Ein Unternehmen, das sich seit seiner Gründung im Jahr 2002 intensiv mit der Entwicklung neuartiger diagnostischer Kits unter Zuhilfenahme bioinformatischer Tools, insbesondere für die statistische Analyse und biochemische Interpretation von Stoffwechseldaten bedient, ist die Innsbrucker Biocrates Life Sciences GmbH. Dr. Armin Graber, Geschäftsführer von Biocrates, entwarf das Szenario einer allmählichen Entwicklung von den heutigen Versorgungsstandards hin zu einer maßgeschneiderten „personalisierten Medizin“, die nicht nur bessere Früherkennung und präsymptomatische Behandlung erlauben soll, sondern ein lebenslanges Monitoring der „PatientInnen“. Ein Fernziel, das auf Grund der enormen damit verbundenen Datenmenge ohne bioinformatische Hilfsmittel nicht mehr zu bewältigen sein wird.

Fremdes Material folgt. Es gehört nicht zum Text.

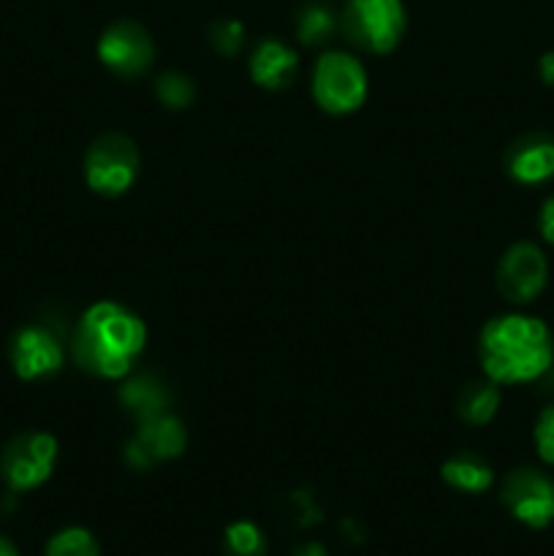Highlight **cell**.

Eine Podiumsdiskussion, die im Anschluss an die Vorträge der Referenten stattfand, nutzte Philipp Unterholzner von der Tiroler Zukunftsstiftung, um die Ergebnisse einer aktuellen Studie der  Zukunftsstiftung zum Thema Bio/Medizininformatik vorzustellen. Wichtige Empfehlungen der Studie sind die Schaffung einer Stiftungsprofessur „Bioinformatik“, die Gründung eines „Centers for Translational Research“ als zukünftiges Bindeglied zwischen Wissenschaft und Wirtschaft sowie die Etablierung eines postgraduellen Lehrgangs „Bioinformatik“ für BiologInnen, MedizinerInnen und PharmazeutInnen. Großes Lob für die Ausführung Herrn Unterholzners kam von Klaus Heumann: „Aus heutiger Sicht würde uns die Wahl zwischen München und Innsbruck als Unternehmensstandort nicht leicht fallen“ meinte Dr. Heumann. Die Attraktivität des Standortes Tirol habe sich in den letzten Jahren jedenfalls entscheidend verbessert.

Life Science Circles finden in periodischen Abständen statt und bieten UnternehmerInnen und ForscherInnen aus den Life Sciences die Gelegenheit zum Erfahrungs- und Meinungsaustausch in ungezwungener Atmosphäre.